• _Task goal_
Copy out the data below, word for word, from the line containing "How far away does" through the end of the data, including both.

---------- Dataset extract

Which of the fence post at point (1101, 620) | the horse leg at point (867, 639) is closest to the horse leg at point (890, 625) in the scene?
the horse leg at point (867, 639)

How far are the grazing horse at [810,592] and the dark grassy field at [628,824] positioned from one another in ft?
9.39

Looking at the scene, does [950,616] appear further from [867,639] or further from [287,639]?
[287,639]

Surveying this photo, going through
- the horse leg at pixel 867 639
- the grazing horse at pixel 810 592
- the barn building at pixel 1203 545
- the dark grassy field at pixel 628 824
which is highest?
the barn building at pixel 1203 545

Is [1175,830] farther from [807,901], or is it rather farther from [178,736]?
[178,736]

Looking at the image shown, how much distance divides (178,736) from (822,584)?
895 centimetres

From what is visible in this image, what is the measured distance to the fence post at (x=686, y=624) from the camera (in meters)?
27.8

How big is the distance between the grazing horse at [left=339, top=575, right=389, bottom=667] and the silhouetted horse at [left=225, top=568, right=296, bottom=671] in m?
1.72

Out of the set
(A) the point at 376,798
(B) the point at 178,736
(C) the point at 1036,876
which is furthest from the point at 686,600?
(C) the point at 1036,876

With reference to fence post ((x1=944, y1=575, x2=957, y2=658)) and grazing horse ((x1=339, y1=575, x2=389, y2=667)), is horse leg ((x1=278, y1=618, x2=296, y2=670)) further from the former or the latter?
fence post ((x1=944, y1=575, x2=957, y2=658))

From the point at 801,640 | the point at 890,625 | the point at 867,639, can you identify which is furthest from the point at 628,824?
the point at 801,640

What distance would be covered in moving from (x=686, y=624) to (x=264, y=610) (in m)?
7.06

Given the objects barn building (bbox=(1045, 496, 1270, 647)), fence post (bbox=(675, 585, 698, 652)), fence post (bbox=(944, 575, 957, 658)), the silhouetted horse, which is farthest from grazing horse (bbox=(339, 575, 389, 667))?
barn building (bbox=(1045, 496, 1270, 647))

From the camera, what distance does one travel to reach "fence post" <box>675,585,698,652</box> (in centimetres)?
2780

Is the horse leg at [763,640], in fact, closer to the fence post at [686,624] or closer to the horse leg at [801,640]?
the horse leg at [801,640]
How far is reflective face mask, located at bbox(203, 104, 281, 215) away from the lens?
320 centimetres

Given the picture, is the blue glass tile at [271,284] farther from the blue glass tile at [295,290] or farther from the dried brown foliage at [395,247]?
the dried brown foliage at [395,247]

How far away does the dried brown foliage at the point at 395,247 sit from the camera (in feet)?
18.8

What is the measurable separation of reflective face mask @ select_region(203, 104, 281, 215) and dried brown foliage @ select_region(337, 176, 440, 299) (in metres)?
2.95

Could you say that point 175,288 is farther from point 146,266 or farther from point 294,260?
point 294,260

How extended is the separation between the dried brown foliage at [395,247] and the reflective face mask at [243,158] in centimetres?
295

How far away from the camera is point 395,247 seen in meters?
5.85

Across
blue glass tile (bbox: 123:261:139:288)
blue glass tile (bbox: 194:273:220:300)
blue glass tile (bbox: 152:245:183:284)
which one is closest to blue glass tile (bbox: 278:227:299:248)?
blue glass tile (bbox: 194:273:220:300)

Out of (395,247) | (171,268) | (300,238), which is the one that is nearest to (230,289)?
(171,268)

--------------------

• _Correct answer_
How far away does the dried brown foliage at the point at 395,247 sit from the camera (in feet)?
18.8

What is the measurable separation of reflective face mask @ select_region(203, 104, 281, 215) and dried brown foliage @ select_region(337, 176, 440, 299) (in metres)?
2.95

Could you say that point 175,288 is farther from point 146,266 or farther from point 294,260?
point 294,260

How extended is the separation between the dried brown foliage at [395,247] and the reflective face mask at [243,158] in centimetres?
295

How far away from the camera is point 395,247 seen in meters?
5.85

Across
blue glass tile (bbox: 123:261:139:288)
blue glass tile (bbox: 194:273:220:300)
blue glass tile (bbox: 152:245:183:284)
which one is closest to blue glass tile (bbox: 278:227:299:248)?
blue glass tile (bbox: 194:273:220:300)

Out of (395,247) | (171,268) | (300,238), which is the one that is nearest to (230,289)?
(171,268)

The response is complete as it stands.